Chapter 5
Mantan Pacar
Bianca akhirnya memesan seporsi taco dan air mineral, ia berencana menyantapnya cepat-cepat lalu pergi. Belum setengah jam berhadapan dengan Evander rasanya sudah sangat muak, bahkan seolah menduduki kurus berduri hingga ia tidak sanggup berlama-lama di sana.
"Omong-omong, sejak kapan kau tinggal di Madrid?" tanya Evander memecahkan keheninga di antara mereka.
"Dulu aku kuliah di sini," jawab Bianca tanpa menyembunyikan kemalasannya menjawab pertanyaan Evander.
Evander yang sudah tahu berpura-pura terkejut dan menaikkan kedua alisnya. "Oh, ya? Aku juga melanjutkan studi di sini. Tapi, kenapa kita tidak pernah bertemu?"
Tidak pernah bertemu lagi jauh lebih baik, kalau perlu selamanya, batin Bianca geram dan dia memilih untuk diam saja.
"Dan, omong-omong sejak kapan kau membuka toko bunga?" Pertanyaan kalinini murni Evander ingin tahu karena di dalam data yang ia terima dari anak buahnya hanya sebatas informasi akademis saja.
Membicarakan toko bunga mata Bianca berbina meskipun sedikit dan ekspresinya masih merengut. "Aku baru memulainya."
"Kenapa toko bunga?"
"Karena....."
"Evan? Evander?"
Bianca menggantungkan kalimatnya karena seorang wanita berambut pirang dengan dandanan kekinian muncul entah dari mana dan langsung mendekati Evander.
"Evan, lama tidak melihatmu.
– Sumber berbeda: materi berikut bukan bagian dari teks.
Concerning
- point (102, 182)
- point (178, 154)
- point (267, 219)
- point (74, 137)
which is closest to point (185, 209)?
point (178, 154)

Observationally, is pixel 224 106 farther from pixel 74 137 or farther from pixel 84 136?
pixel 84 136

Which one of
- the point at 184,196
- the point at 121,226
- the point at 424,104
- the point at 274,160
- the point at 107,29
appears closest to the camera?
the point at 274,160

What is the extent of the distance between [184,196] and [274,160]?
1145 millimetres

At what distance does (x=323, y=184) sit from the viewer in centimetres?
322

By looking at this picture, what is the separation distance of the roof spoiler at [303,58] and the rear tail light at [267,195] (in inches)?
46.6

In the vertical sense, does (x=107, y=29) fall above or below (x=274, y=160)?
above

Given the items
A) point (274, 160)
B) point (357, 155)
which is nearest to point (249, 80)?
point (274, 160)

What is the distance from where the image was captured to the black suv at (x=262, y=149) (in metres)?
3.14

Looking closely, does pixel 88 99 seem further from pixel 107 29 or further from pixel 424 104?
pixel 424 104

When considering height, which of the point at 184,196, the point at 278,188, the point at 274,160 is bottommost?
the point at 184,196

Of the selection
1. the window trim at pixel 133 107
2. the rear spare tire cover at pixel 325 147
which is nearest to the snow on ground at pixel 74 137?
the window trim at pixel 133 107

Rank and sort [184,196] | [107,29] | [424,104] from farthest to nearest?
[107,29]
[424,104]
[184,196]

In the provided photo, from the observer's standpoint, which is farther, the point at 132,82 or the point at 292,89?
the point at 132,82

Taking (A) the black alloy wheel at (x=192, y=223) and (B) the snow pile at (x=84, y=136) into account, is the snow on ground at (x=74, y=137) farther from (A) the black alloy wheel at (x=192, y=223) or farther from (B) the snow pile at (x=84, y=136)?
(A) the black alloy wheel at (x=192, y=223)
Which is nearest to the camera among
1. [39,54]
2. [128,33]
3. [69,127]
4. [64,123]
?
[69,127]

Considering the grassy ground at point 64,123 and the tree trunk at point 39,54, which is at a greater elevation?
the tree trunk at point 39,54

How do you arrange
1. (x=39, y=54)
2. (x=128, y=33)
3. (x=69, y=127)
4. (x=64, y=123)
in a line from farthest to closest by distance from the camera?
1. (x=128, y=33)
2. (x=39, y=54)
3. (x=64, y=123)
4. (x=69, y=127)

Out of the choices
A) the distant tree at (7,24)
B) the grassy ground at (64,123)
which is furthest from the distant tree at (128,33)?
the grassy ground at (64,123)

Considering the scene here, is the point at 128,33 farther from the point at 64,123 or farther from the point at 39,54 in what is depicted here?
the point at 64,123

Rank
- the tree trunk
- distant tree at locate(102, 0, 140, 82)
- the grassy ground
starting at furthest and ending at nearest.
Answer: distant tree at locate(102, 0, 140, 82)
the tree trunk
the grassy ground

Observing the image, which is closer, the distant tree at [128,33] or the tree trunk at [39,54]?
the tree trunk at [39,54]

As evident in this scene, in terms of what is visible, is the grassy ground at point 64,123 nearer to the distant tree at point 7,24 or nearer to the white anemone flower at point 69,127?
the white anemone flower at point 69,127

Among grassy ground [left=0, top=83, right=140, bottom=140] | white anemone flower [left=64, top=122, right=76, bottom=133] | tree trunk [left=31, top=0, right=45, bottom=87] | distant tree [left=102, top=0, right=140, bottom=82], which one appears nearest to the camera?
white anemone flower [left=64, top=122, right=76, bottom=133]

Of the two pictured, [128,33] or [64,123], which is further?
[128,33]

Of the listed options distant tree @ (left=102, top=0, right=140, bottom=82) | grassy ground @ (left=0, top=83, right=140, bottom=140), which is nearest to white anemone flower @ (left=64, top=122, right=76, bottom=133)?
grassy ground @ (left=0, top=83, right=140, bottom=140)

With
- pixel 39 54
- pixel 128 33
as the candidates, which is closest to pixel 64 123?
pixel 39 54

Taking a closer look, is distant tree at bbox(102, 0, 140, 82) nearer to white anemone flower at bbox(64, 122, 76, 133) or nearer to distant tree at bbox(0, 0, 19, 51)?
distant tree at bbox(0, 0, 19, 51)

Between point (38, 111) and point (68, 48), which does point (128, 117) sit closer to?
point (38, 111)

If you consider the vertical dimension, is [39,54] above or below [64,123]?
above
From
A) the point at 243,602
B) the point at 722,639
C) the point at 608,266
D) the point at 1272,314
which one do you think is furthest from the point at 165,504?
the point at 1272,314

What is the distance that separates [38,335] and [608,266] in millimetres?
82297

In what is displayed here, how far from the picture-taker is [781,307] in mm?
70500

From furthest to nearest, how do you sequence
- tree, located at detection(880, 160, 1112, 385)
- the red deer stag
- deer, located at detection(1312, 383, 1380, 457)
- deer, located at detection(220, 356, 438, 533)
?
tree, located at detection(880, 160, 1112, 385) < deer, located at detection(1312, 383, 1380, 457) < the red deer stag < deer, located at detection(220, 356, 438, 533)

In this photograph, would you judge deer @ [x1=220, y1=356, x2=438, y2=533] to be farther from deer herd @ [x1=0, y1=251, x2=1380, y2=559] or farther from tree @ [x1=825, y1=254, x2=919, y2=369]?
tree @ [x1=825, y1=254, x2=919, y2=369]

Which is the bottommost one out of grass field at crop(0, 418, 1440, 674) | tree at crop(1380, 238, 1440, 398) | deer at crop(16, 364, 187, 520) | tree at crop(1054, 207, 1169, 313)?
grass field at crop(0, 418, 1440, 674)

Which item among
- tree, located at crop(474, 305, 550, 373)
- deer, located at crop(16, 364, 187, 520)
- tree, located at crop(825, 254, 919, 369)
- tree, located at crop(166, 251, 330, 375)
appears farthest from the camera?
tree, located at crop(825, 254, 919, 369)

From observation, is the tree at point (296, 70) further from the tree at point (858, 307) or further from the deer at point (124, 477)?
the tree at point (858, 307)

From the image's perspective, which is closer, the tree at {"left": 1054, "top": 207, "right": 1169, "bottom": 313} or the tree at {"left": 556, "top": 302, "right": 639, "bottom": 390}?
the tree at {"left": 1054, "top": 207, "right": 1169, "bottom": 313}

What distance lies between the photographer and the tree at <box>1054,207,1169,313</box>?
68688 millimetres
Ya Tuhan, ke mana saja kau?" tanya wanita itu.
"Hai," sapa Evander dan bangkit dari duduknya.
Wanita berambut pirang itu langsung memeluk Evander, sementara bersamaan dengan itu seorang pelayan datang mengantarkan makanan pesanan Bianca dan Evan.
"Apa sekarang kau sedang ada pekerjaan di sini?" tanya wanita berambut pirang yang mengenakan gaun berwarna biru muda itu sembari melepaskan pelukannya.
"Ya."
"Kau menginap di sini?" tanya wanita bernama Ilona Callie itu dengan gaya manja.
"Tidak, aku hanya...."
"Oh, apa wanita itu teman kencanmu?" tanya Ilona sambil menengok kepada Bianca yang dengan tenang sedang menggigit Taco. Sekilas Ilona mengamati penampilan Bianca. "Oh, tidak mungkin. Dia pasti bukan teman kencanmu, 'kan?"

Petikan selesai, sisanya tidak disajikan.